Commonwealth Court of Pennsylvania
Sep 6, 2023
724 C.D. 2022 (Pa. Cmmw. Ct. Sep. 6, 2023)

Opinion

724 C.D. 2022

09-06-2023

Cheryl Chellis, Petitioner v. Delaware Valley Charter High School (Workers' Compensation Appeal Board), Respondent


OPINION NOT REPORTED

Submitted: March 3, 2023

BEFORE: HONORABLE PATRICIA A. McCULLOUGH, Judge HONORABLE ANNE E. COVEY, Judge HONORABLE STACY WALLACE, Judge

MEMORANDUM OPINION

ANNE E. COVEY, Judge

Cheryl Chellis (Claimant) petitions this Court for review of the Workers' Compensation (WC) Appeal Board's (Board) June 14, 2022 order affirming the WC Judge's (WCJ) decision that denied Claimant's Petition for Penalties (Penalty Petition), Petition to Reinstate WC Benefits (Reinstatement Petition), Petition to Review WC Benefits (Review Petition), and Petition to Review WC Benefit Offset Petition (Review Offset Petition). Claimant presents two issues for this Court's review: (1) whether Delaware Valley Charter High School (Employer) can take a subrogation credit when it did not sign the third-party settlement agreement (TPSA), or file it with the WC Bureau (Bureau); and (2) when the TPSA provides that the subrogation amount is fixed, whether Employer can continue to take a future credit after that amount is paid. After review, this Court affirms.

Although Claimant refers to the employer in her statement of issues, Claimant refers to the employer's WC carrier in her argument.

On April 20, 2015, Claimant sustained a left shoulder sprain and strain when a car rear-ended a bus she was driving for Employer. On May 1, 2015, Employer issued a Notice of Temporary Compensation Payable (NTCP). The NTCP subsequently converted to a Notice of Compensation Payable. Thereafter, Claimant settled her third-party claim. On June 22, 2018, Claimant signed the TPSA, which set forth Claimant's $370,000.00 recovery from the third-party's insurance carrier for her injuries. See Reproduced Record (R.R.) at 61a. The TPSA provided for Employer's WC carrier's recovery of the WC lien paid to date, and for a reduction of 40.5% of Claimant's WC benefits to account for the ongoing credit.
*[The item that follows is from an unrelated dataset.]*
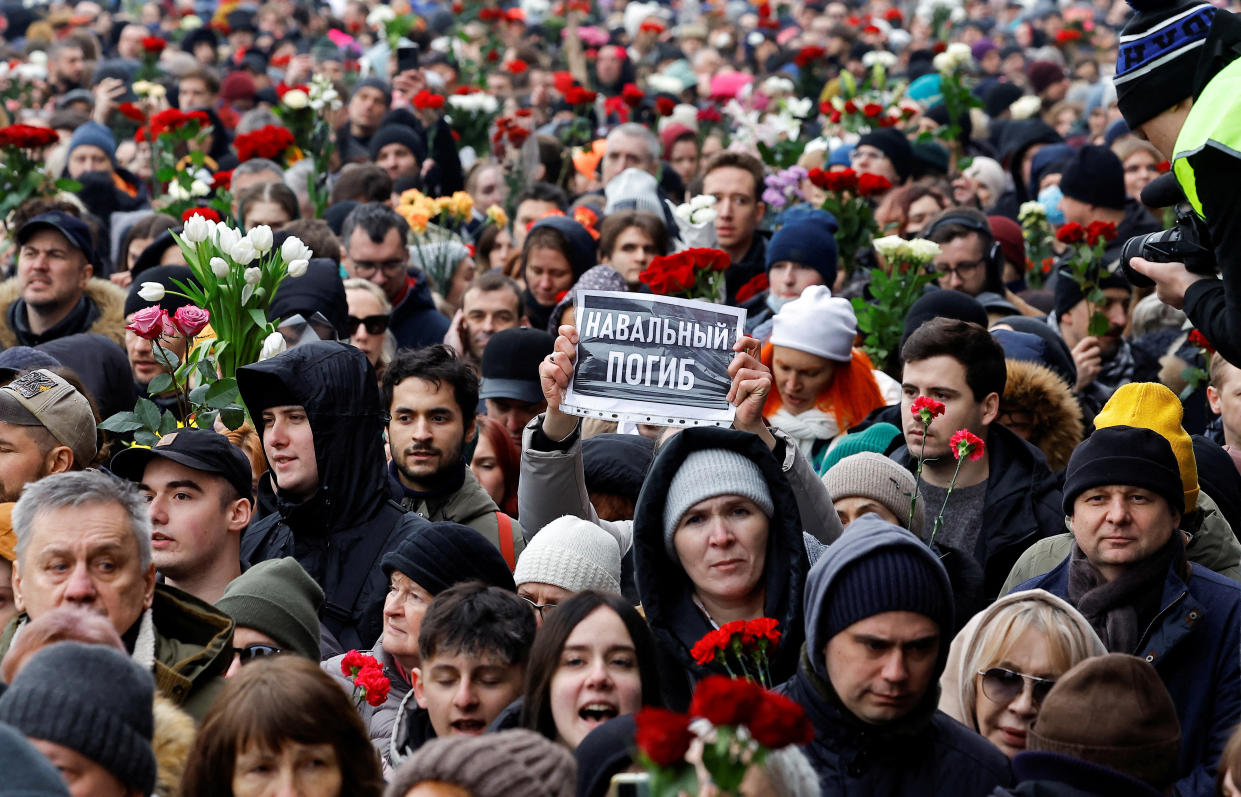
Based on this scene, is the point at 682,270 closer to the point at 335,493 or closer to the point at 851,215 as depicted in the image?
the point at 335,493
See id.

On February 26, 2020, the WCJ denied Claimant's petition for review to add additional injuries, granted Employer's petition to terminate WC benefits as of July 24, 2018, and granted Employer's petition for utilization review. Claimant appealed to the Board, and on January 27, 2021, the Board affirmed the WCJ's decision.

Pennsylvania Rule of Appellate Procedure 2173 requires a reproduced record to "be numbered . . . in Arabic figures . . . followed in the reproduced record by a small a[.]" Pa.R.A.P. 2173. Claimant did not include the small a in numbering the pages of her reproduced record. Nevertheless, this Court's references to specific pages in the Reproduced Record shall be followed by an a.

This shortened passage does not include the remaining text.